Kalau itu terjadi, yang dicemaskan bukan saja kekuasaan demokratis dibajak oleh segelintir orang, melainkan adanya “pemerintah” di dalam pemerintah. Dalam artian, secara formal presiden adalah kepala pemerintahan dan kepala negara, tetapi faktanya ia cuma pion di papan catur kartel politik.

Sebab, dalam politik kartel, arah politik ditentukan oleh tangan – tangan siluman dibalik layar. Di permukaan, kita terkadang bingung dengan presiden dalam sistem presidensialisme yang ragu memaksimalkan hak preogratifnya. Padahal, di balik layar, hak preogratifnya menjadi relatif apabila berhadapan dengan struktur kepentingan kartel.

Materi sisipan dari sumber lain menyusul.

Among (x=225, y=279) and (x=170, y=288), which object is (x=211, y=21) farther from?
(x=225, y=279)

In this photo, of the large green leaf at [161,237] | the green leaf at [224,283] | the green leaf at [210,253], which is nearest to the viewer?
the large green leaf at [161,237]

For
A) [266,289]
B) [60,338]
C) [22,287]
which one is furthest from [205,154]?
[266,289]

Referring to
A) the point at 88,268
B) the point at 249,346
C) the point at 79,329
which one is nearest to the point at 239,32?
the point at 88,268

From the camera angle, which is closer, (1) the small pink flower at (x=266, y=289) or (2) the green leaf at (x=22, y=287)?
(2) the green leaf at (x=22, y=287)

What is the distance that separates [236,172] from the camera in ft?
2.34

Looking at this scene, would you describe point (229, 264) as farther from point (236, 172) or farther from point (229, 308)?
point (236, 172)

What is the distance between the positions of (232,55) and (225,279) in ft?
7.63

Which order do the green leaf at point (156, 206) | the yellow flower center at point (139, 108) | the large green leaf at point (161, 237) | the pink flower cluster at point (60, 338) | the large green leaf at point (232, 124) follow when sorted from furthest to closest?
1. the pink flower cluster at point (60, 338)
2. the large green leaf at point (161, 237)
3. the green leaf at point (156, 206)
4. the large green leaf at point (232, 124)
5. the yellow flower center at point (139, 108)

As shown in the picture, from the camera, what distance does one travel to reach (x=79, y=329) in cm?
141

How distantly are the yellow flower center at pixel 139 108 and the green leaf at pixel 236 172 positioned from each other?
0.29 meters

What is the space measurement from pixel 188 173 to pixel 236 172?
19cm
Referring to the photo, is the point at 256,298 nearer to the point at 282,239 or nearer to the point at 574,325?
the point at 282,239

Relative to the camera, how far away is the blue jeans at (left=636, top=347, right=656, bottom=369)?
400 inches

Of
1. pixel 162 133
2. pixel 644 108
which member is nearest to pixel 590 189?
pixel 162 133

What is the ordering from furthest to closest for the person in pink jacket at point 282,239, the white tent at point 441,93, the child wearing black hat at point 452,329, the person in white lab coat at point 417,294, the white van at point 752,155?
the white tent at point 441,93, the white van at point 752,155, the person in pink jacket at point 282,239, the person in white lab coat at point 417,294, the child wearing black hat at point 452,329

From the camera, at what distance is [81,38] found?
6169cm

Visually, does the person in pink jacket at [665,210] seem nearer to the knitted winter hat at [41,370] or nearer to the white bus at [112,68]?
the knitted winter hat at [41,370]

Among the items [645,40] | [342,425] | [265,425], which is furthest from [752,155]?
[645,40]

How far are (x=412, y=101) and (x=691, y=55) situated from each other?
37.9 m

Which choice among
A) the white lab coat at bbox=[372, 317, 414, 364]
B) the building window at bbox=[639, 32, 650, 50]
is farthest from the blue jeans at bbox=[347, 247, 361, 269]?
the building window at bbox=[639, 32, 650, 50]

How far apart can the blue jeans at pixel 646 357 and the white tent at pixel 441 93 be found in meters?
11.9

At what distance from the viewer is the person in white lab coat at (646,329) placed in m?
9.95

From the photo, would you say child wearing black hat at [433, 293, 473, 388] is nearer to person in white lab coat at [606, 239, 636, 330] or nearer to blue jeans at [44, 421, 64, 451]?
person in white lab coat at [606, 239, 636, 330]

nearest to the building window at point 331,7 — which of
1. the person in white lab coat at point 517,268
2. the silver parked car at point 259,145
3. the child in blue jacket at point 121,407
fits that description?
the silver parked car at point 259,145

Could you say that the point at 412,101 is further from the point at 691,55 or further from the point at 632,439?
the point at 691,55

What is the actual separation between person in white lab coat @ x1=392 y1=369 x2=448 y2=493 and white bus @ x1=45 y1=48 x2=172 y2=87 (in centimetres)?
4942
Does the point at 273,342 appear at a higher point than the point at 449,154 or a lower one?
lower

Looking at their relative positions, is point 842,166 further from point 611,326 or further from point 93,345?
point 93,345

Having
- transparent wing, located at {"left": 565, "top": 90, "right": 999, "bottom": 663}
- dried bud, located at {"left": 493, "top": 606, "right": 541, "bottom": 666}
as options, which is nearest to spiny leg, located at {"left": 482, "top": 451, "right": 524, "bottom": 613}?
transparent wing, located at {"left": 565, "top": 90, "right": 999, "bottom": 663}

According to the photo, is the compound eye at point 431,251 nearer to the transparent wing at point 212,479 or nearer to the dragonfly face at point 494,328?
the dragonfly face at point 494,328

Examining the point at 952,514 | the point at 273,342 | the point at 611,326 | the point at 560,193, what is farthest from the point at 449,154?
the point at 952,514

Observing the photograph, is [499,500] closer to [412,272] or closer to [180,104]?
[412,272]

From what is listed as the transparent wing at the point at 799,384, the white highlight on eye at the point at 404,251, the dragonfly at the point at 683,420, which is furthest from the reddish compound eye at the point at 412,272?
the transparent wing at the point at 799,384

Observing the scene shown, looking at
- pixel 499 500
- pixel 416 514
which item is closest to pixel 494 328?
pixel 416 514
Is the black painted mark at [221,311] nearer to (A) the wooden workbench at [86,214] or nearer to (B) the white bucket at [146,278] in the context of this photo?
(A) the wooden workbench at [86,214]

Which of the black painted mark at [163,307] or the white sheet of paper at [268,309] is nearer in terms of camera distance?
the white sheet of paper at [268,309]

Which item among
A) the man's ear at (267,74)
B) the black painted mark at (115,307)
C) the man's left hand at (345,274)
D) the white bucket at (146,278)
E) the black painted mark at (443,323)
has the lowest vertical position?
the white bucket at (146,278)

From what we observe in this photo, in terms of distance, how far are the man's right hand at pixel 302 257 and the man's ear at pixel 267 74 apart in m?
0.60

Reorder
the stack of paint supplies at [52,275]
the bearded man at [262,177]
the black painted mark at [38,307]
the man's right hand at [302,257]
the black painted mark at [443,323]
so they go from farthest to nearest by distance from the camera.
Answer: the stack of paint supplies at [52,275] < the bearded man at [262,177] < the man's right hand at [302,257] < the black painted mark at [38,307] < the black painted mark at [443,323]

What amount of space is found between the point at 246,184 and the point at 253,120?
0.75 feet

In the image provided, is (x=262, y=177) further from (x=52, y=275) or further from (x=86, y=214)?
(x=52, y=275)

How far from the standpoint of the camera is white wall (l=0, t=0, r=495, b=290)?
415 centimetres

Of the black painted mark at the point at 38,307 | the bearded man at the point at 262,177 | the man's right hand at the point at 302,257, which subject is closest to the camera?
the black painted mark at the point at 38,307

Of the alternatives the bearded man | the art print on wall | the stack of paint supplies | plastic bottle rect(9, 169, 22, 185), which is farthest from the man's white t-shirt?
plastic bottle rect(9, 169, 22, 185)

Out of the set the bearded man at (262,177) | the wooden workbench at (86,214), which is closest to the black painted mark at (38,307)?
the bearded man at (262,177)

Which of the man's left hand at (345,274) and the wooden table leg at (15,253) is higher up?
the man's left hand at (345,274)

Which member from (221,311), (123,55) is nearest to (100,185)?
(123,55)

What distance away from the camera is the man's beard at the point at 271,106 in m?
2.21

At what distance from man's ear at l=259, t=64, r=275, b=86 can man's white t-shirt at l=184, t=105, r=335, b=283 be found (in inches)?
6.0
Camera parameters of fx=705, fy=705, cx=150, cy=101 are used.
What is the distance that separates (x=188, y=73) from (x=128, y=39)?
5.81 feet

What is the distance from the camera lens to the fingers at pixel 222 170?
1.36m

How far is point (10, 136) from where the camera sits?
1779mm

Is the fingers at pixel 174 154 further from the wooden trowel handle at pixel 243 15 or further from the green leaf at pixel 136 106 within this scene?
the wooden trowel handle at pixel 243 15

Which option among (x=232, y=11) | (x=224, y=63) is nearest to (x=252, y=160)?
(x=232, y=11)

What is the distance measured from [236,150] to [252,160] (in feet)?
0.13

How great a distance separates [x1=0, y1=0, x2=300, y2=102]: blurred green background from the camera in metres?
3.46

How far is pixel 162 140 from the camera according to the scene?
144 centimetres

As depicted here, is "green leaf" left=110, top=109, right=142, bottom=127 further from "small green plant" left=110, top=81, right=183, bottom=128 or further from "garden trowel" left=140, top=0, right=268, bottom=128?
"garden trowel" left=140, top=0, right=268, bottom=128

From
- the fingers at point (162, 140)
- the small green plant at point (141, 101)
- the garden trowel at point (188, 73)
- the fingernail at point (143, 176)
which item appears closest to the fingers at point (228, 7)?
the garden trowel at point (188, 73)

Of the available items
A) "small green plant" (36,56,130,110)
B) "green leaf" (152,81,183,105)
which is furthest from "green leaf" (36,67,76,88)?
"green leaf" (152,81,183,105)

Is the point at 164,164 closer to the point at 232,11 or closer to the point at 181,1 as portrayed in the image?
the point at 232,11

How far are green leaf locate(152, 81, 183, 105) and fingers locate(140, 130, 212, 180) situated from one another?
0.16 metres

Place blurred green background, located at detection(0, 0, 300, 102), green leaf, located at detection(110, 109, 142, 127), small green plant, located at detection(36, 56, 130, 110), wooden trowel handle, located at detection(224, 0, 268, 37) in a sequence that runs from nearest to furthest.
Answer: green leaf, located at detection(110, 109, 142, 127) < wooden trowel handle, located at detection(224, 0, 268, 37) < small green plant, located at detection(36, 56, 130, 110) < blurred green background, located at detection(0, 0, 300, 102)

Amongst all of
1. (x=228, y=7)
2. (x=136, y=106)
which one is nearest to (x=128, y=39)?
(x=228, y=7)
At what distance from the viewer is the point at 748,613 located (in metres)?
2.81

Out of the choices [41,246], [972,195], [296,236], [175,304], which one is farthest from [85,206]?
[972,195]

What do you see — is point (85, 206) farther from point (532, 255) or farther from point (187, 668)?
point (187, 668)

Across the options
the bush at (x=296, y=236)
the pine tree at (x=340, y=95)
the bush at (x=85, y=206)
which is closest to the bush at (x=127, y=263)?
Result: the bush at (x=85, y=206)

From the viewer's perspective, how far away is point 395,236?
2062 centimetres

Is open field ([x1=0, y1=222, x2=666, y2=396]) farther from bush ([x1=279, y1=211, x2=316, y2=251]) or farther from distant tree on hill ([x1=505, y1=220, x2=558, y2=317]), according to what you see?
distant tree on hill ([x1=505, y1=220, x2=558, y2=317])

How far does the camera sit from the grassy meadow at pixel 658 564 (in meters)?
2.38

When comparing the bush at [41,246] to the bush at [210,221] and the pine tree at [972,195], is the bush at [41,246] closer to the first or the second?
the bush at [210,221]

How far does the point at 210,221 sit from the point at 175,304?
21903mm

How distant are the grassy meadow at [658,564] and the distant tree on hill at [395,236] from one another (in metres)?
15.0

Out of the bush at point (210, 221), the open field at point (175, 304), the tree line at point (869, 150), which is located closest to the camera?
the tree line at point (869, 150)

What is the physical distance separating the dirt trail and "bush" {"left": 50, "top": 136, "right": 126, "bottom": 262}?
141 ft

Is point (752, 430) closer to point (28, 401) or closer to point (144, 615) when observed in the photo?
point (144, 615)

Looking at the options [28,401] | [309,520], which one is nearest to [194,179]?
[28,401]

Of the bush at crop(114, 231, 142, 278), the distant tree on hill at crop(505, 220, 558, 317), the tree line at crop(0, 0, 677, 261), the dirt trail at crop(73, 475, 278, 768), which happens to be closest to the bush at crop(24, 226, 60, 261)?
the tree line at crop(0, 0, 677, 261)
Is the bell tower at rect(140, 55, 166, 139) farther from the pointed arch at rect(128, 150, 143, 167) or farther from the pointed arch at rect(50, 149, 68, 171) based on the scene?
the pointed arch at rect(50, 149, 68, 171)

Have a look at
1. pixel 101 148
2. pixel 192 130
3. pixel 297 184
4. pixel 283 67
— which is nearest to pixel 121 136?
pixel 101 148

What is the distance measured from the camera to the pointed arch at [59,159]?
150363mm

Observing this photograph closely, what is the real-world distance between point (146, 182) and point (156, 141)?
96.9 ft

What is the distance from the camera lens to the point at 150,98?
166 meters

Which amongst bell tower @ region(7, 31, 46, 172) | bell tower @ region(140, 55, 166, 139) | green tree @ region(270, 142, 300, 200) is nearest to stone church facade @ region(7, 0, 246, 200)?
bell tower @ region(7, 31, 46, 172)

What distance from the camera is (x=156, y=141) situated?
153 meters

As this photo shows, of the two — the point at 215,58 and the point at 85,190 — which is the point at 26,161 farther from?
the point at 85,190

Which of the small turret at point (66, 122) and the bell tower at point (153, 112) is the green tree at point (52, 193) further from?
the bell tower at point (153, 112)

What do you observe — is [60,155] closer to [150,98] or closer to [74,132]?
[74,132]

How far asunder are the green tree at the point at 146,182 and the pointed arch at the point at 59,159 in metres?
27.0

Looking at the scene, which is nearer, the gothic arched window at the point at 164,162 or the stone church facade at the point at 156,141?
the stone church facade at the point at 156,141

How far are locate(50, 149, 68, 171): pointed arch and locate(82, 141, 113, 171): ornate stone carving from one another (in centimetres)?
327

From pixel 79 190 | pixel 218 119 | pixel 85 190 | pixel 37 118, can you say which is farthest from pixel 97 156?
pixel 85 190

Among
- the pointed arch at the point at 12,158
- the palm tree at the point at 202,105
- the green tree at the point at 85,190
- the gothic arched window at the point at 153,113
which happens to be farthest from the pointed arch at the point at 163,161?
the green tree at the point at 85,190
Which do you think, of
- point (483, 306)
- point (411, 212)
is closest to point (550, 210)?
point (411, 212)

Analisis psikologi politik tentang pemimpin peragu menjadi tidak relevan dalam kondisi politik seperti ini karena sikap politik ternyata tidak selamanya dipahami dengan pendekatan behavioral dalam ilmu politik. Akan tetapi, perlu dilihat dari perspektif bosisme terselubung (Sidel, 1999) bahwa kenyataan demokrasi yang das sollen berlandaskan pada kehendak umum berubah menjadi oligarki terselubung yang berlandaskan kehendak parsial.